Malheureusement non, parce que je ne les ai pas sollicités non plus. Mais si l’on pense par exemple à l’institut français, c’est plus dans un cadre culturel et il ne s’occupe pas vraiment des étudiants. Seulement l’ambassade aurait pu évidemment faire quelque chose et ils ont été informés de mon projet lorsque je suis allé à là-bas pour faire ma carte consulaire. Ils m’ont dit que si j’avais le moindre problème, ils pouvaient m’aider. Je ne les ai jamais sollicités dans la mesure où je suis entouré par beaucoup d’amis sénégalais. Je n’ai pas besoin des institutions françaises présentes au Sénégal.

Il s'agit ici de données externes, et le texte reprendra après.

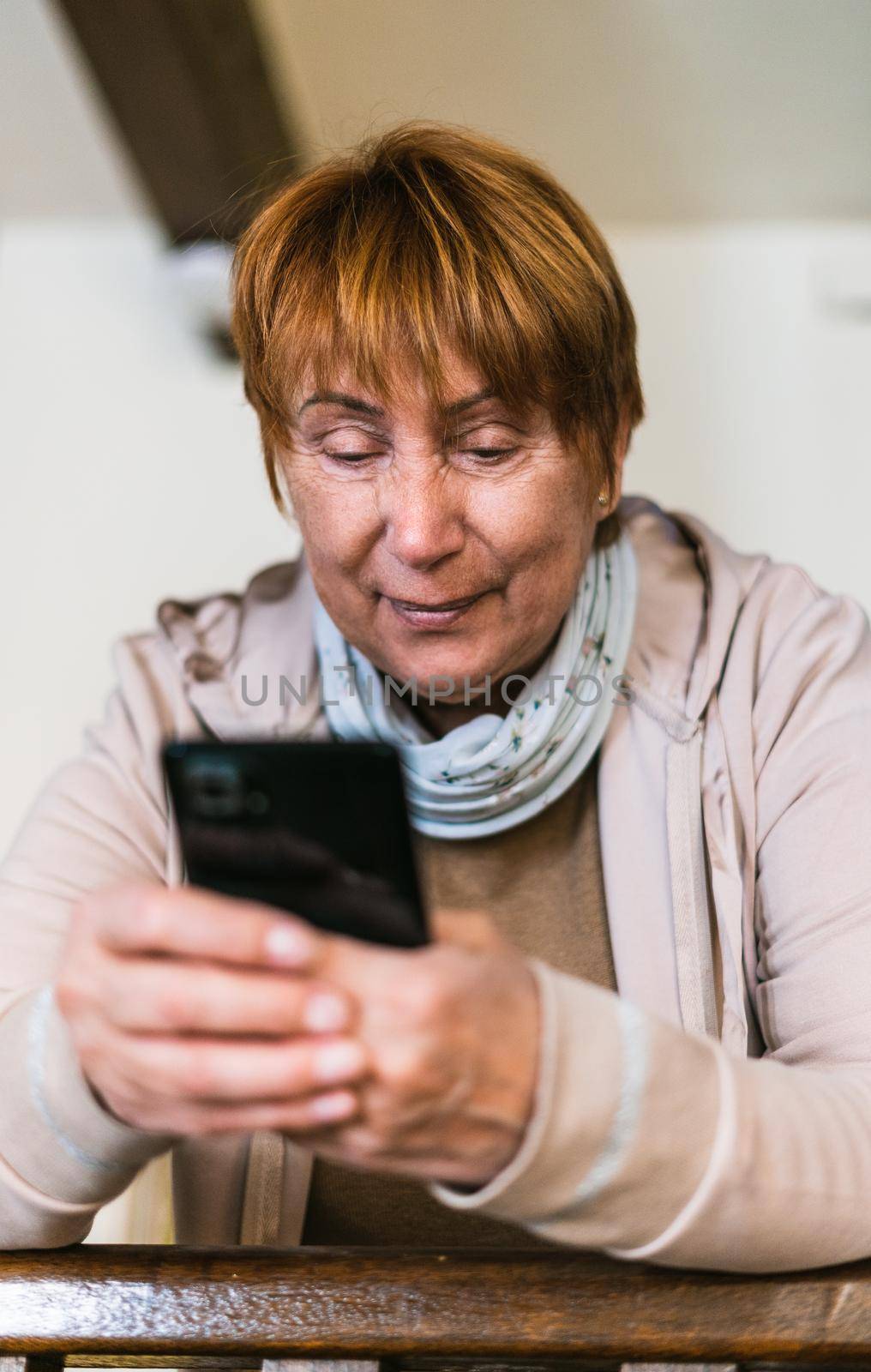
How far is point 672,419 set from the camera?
2.52 metres

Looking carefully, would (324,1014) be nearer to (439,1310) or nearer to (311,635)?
(439,1310)

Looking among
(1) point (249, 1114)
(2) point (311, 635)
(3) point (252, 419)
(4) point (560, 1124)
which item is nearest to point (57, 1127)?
(1) point (249, 1114)

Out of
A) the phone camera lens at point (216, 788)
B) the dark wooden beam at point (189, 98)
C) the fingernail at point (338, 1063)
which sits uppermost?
the dark wooden beam at point (189, 98)

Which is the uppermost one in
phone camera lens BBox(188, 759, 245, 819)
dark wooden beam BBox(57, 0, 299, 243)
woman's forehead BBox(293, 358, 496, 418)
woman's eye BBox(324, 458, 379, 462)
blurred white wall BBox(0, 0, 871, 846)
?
dark wooden beam BBox(57, 0, 299, 243)

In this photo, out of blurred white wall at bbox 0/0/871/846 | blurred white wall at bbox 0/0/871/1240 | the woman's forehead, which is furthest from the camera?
blurred white wall at bbox 0/0/871/846

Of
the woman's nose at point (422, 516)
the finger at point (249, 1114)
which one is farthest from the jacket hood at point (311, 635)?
Result: the finger at point (249, 1114)

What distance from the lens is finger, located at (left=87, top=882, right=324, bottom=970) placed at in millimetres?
549

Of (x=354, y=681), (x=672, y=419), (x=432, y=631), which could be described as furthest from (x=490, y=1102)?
(x=672, y=419)

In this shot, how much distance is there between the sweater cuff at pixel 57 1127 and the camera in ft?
2.35

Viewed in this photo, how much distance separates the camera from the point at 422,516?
946mm

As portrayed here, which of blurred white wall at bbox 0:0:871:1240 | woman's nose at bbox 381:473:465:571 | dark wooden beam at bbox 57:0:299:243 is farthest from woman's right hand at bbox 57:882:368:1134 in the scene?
blurred white wall at bbox 0:0:871:1240

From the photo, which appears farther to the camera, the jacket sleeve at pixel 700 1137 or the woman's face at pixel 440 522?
the woman's face at pixel 440 522

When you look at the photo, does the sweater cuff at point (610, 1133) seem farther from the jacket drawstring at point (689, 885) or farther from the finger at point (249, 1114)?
the jacket drawstring at point (689, 885)

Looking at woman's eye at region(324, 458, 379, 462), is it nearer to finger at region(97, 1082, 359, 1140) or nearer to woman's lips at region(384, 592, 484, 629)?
woman's lips at region(384, 592, 484, 629)
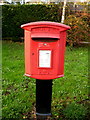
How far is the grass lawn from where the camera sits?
3316 millimetres

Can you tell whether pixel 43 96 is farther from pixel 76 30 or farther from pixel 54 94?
pixel 76 30

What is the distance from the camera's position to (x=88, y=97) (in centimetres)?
395

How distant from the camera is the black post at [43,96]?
2.89m

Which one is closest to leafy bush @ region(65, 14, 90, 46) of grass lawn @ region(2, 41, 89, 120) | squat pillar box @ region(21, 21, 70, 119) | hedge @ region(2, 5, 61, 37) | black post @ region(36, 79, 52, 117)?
hedge @ region(2, 5, 61, 37)

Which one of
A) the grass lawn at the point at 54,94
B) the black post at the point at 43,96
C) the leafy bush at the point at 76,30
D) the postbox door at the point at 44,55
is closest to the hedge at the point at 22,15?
the leafy bush at the point at 76,30

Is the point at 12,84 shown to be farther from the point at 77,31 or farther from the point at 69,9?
the point at 69,9

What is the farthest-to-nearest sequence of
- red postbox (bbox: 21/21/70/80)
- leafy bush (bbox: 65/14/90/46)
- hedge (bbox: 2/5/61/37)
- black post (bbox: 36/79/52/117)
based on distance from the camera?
hedge (bbox: 2/5/61/37) → leafy bush (bbox: 65/14/90/46) → black post (bbox: 36/79/52/117) → red postbox (bbox: 21/21/70/80)

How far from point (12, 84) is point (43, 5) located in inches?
253

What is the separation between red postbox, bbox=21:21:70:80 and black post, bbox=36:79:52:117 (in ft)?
0.78

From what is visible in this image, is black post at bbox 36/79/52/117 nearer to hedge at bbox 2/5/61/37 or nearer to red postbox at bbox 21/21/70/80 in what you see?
red postbox at bbox 21/21/70/80

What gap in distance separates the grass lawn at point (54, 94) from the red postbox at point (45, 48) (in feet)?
3.09

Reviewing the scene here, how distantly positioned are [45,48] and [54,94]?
1.66 metres

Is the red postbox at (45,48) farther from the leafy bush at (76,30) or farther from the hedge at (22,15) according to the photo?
the hedge at (22,15)

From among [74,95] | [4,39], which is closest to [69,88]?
[74,95]
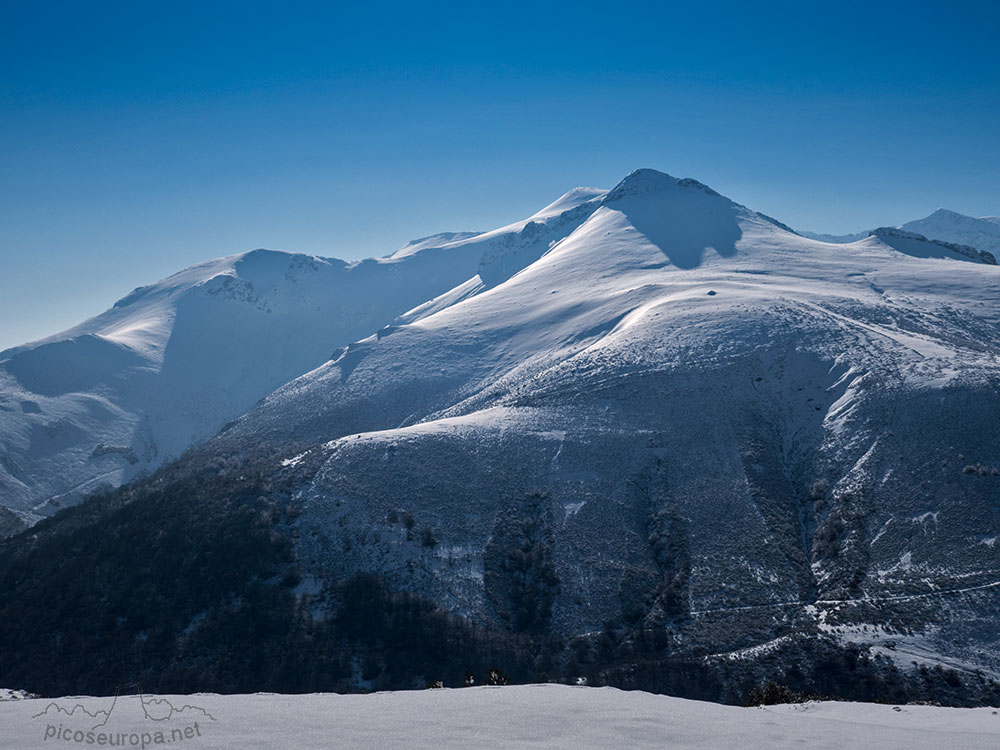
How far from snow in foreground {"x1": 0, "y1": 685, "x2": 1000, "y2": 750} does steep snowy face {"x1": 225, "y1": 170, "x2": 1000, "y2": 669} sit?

Est-ce que vous avez rencontrez des problèmes durant vos premiers pas à l’UCAD ?

Non pas vraiment. Les problèmes pouvaient être d’ordre administratif parce qu’il y a toujours la question de la lenteur. Par exemple quand j’avais déposé mon dossier d’admission, je me posais la question quand est-ce que j’allais avoir la réponse parce que j’avais peur de ne pas être sélectionné et puis après, bien sûr, le démarrage des cours et tout cela. Entamant la première année évidemment on est pressé de commencer. C’est peut-être éventuellement ce que j’ai rencontré comme problème, mais je dois préciser que tout le personnel administratif a fait preuve d’un grand professionnalisme pour m’informer de tout ce qui se passait à l’université et je les en remercie.

Pourquoi vous avez choisi d’étudier l’histoire ?

On choisit l’histoire par passion et par envie. Effectivement c’est ce que j’ai fait. Je me suis toujours intéressé à l’histoire parce que pour moi il est important de connaître le passé pour mieux se projeter vers l’avenir pour reprendre un peu les propos de notre chef de département. Elle a tout fait raison, l’histoire est une grande richesse, ça nous amène à avoir une grande culture générale et l’histoire s’ouvre sur tous les domaines de la science.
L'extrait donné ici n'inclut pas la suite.